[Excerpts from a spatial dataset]
============================================================
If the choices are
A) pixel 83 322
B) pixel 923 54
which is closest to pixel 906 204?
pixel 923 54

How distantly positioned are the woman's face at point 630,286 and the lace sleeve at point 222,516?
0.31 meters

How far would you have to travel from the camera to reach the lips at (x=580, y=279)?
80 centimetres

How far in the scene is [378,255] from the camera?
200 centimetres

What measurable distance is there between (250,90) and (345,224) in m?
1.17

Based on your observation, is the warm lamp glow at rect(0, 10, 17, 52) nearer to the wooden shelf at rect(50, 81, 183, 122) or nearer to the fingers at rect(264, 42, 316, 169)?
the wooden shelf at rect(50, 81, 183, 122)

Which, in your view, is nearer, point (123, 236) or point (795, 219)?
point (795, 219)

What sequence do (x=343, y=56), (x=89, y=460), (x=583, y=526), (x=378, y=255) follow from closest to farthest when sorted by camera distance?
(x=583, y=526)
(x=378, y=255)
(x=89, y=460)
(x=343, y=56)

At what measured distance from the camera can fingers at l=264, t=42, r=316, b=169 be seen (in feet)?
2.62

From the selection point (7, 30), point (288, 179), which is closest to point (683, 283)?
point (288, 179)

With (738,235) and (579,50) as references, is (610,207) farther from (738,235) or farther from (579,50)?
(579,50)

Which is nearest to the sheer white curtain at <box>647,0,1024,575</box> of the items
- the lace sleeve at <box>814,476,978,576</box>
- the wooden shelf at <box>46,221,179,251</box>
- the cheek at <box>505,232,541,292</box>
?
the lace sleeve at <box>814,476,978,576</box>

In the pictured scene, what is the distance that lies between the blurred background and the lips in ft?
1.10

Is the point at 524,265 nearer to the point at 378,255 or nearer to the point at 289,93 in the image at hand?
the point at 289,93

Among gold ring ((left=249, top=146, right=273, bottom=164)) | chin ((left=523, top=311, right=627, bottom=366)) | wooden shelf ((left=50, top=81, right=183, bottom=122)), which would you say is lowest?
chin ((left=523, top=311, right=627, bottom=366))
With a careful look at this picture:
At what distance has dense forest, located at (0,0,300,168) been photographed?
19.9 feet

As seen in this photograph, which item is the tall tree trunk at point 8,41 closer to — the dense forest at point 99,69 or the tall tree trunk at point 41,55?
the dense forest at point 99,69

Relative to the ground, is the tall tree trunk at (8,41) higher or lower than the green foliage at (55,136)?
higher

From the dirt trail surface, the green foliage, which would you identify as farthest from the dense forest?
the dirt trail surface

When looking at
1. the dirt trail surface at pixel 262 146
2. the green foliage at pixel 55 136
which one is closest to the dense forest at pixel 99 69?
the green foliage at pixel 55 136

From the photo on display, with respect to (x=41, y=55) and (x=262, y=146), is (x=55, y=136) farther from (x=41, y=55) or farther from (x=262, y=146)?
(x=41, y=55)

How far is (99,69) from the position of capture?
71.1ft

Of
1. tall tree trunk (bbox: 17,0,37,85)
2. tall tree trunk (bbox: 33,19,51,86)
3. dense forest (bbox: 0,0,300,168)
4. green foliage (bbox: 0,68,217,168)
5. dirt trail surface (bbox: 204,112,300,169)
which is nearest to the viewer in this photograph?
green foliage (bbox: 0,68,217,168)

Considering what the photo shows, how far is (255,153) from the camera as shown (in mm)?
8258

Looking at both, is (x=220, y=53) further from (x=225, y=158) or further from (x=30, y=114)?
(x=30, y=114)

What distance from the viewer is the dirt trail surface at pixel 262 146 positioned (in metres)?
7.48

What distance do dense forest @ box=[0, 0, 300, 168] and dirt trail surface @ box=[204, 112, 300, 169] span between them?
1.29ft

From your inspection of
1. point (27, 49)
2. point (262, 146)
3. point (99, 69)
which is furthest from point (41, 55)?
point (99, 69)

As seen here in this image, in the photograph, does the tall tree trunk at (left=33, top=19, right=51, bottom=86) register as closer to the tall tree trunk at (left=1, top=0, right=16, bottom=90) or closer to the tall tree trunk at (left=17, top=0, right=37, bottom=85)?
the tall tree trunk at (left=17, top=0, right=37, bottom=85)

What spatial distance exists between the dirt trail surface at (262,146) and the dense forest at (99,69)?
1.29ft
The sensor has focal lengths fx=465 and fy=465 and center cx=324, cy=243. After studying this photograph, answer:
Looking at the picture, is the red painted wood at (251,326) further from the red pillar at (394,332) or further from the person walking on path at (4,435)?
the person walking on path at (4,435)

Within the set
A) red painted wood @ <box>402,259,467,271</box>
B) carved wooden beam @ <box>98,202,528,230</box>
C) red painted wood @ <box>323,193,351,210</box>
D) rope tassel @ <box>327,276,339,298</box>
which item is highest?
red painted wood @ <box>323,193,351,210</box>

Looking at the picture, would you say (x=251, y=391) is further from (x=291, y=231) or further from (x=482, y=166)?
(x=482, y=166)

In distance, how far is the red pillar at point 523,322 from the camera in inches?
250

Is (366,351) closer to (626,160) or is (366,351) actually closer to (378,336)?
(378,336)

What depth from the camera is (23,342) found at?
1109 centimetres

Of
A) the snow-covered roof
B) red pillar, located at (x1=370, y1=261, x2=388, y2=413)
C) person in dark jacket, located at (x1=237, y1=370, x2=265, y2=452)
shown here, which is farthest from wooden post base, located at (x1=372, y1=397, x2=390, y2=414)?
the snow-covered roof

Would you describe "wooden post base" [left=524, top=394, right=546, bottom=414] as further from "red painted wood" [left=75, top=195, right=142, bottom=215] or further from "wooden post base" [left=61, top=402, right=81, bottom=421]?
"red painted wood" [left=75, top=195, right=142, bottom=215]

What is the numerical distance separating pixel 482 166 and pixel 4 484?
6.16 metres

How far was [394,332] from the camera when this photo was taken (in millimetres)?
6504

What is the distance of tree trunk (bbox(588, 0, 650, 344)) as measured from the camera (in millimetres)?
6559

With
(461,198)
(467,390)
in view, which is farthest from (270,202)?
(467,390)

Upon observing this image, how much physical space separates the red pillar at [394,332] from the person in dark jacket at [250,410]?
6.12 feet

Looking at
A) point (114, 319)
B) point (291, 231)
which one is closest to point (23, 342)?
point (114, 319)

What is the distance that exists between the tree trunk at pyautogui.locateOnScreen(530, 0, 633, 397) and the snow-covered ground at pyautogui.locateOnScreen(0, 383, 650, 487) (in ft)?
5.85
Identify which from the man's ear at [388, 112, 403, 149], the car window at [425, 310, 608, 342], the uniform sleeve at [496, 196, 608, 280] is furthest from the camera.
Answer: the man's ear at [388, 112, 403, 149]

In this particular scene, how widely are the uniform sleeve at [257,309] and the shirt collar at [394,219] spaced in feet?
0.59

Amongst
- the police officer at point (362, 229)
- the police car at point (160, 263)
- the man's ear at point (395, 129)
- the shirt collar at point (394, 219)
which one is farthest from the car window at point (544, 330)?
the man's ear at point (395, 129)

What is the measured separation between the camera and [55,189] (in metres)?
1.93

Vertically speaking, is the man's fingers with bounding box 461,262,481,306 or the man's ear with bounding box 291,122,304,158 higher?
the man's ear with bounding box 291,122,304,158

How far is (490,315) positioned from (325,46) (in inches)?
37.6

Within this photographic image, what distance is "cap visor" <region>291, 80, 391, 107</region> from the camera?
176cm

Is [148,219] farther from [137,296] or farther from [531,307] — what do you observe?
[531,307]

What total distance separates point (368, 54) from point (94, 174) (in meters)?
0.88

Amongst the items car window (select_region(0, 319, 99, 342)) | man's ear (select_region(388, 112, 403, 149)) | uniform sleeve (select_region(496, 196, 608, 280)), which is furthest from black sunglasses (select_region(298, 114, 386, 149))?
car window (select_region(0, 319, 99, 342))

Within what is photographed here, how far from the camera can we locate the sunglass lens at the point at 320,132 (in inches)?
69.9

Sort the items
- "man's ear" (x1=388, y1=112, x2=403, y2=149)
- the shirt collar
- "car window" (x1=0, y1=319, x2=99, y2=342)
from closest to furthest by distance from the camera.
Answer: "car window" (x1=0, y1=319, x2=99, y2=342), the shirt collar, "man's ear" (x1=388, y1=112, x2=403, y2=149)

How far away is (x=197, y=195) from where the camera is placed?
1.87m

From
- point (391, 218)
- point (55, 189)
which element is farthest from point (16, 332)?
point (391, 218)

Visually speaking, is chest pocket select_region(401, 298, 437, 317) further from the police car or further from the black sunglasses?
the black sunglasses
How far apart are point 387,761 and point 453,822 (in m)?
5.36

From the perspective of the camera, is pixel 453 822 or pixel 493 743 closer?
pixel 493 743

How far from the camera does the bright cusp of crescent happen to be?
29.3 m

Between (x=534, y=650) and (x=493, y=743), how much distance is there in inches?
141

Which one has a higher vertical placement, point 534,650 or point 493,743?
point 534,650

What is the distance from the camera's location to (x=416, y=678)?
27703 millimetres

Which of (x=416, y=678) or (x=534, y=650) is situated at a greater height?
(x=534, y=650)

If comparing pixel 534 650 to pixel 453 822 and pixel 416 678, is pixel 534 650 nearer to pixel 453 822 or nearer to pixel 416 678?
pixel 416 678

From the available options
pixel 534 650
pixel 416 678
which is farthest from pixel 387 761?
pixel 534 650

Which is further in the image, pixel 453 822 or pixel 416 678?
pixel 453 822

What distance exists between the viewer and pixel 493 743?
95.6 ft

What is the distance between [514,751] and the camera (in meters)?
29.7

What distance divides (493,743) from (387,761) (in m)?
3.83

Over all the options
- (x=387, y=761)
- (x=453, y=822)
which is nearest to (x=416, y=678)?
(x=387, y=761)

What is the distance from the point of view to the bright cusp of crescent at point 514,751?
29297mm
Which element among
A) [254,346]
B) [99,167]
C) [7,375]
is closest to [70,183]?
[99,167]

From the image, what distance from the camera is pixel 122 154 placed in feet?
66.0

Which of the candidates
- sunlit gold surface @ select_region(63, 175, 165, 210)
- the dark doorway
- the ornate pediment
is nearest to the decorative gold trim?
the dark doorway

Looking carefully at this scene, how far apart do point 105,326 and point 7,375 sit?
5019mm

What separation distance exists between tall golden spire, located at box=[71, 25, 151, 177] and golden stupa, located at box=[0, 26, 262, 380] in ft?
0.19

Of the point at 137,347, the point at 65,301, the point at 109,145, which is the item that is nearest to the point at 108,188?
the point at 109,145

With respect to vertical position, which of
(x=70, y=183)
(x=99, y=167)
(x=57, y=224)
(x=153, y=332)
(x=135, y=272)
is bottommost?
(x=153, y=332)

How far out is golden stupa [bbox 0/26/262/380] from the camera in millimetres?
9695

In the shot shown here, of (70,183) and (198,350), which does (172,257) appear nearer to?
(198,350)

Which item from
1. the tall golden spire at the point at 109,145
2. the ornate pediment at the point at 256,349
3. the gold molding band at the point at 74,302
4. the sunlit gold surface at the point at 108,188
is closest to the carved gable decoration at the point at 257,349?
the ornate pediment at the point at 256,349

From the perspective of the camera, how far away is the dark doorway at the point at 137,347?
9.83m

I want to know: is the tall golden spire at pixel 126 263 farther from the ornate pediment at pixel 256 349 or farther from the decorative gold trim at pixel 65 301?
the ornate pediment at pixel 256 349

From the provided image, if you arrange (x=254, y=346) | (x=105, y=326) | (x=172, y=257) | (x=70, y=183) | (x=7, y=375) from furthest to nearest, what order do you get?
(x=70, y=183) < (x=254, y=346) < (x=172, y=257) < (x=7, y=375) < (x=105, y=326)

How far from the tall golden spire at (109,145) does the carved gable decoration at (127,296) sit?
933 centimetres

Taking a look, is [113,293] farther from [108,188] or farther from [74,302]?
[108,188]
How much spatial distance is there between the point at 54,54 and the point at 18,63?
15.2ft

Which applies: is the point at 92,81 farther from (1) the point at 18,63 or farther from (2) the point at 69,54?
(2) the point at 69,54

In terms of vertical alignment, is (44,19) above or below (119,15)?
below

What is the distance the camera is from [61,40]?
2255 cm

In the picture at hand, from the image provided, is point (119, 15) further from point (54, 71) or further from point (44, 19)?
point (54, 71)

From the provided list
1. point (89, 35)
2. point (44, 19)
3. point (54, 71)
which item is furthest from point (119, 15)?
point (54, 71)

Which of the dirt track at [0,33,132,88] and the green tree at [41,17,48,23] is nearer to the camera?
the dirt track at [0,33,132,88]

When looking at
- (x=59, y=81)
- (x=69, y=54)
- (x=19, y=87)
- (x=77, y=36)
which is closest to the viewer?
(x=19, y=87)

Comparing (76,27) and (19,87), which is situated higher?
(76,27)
============================================================
Each line from the one containing "Which item from" to the end of the listing above should be copied exactly, and nothing else.

Which item from
1. the tall golden spire at the point at 109,145
2. the ornate pediment at the point at 256,349
3. the gold molding band at the point at 74,302
4. the sunlit gold surface at the point at 108,188
is closest to the carved gable decoration at the point at 257,349?
the ornate pediment at the point at 256,349

From the perspective of the camera, how far away is the dark doorway at the point at 137,347?
9.83m

I want to know: is the tall golden spire at pixel 126 263 farther from the ornate pediment at pixel 256 349 or farther from the decorative gold trim at pixel 65 301?
the ornate pediment at pixel 256 349

From the provided image, if you arrange (x=254, y=346) | (x=105, y=326) | (x=172, y=257) | (x=70, y=183) | (x=7, y=375) from furthest to nearest, what order do you get?
(x=70, y=183) < (x=254, y=346) < (x=172, y=257) < (x=7, y=375) < (x=105, y=326)

How far from the tall golden spire at (109,145) does the carved gable decoration at (127,296) sit?
933 centimetres

Taking a look, is [113,293] farther from [108,188] or farther from [74,302]?
[108,188]
How much spatial distance is there between the point at 54,54 and the point at 18,63?
15.2ft

Which applies: is the point at 92,81 farther from (1) the point at 18,63 or farther from (2) the point at 69,54?
(2) the point at 69,54

In terms of vertical alignment, is (44,19) above or below (119,15)?
below

What is the distance the camera is from [61,40]?
2255 cm

In the picture at hand, from the image provided, is point (119, 15) further from point (54, 71) or further from point (44, 19)?
point (54, 71)

From the provided list
1. point (89, 35)
2. point (44, 19)
3. point (54, 71)
which item is furthest from point (119, 15)?
point (54, 71)

Which of the dirt track at [0,33,132,88] and the green tree at [41,17,48,23] is nearer to the camera?
the dirt track at [0,33,132,88]

When looking at
- (x=59, y=81)
- (x=69, y=54)
- (x=19, y=87)
- (x=77, y=36)
which is closest to the viewer?
(x=19, y=87)

Comparing (76,27) and (19,87), which is situated higher?
(76,27)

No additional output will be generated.